### Dataset records
=======
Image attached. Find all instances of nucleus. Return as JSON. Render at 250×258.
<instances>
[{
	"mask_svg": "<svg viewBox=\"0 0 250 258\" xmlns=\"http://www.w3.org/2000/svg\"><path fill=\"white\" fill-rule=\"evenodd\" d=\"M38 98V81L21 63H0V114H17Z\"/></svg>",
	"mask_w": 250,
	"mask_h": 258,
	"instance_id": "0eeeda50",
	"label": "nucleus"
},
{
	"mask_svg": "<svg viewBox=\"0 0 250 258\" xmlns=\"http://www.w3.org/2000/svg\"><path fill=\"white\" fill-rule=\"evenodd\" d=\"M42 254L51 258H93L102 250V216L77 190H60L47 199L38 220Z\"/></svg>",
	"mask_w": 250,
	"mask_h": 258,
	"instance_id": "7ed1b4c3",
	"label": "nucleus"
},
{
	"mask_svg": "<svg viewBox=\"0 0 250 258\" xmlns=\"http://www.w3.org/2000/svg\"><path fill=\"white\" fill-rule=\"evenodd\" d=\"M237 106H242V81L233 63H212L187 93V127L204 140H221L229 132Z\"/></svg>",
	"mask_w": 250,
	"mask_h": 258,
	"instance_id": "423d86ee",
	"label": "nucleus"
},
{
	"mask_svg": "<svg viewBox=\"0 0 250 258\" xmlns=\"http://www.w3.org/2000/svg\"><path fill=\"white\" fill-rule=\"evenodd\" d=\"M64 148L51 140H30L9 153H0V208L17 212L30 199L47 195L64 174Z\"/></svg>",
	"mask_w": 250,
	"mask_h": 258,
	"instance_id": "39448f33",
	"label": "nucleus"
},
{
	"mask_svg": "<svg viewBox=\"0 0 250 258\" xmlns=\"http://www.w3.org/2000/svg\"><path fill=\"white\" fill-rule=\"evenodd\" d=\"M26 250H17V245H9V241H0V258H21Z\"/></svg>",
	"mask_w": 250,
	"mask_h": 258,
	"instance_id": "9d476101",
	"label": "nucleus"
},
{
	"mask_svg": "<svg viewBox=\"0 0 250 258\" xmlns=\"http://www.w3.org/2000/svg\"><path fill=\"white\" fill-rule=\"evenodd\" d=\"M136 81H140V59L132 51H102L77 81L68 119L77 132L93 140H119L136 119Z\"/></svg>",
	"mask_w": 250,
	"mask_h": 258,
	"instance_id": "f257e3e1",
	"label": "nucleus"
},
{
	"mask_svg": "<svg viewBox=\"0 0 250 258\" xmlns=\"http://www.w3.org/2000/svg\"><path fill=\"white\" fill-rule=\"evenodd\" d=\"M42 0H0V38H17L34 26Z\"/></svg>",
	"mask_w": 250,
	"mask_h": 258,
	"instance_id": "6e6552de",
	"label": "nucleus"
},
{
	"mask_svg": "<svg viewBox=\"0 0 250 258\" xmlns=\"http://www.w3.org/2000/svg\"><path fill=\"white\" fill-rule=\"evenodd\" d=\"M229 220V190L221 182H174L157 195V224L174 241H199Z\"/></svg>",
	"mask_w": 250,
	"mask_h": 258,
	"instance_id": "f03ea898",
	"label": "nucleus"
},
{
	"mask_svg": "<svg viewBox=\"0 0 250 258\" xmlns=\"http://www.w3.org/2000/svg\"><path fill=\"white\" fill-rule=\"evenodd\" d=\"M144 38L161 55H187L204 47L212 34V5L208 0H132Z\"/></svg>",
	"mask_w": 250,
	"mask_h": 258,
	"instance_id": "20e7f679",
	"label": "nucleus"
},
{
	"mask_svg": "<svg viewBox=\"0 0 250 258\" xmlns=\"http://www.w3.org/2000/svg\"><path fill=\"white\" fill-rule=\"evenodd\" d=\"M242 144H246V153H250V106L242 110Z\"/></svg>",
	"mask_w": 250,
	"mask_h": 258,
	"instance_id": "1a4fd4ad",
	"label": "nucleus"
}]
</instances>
=======
### Task directions
Please show every line of the listing above that contains the word "instances".

### Response to this exercise
Image attached. Find all instances of nucleus. Return as JSON. Render at 250×258.
<instances>
</instances>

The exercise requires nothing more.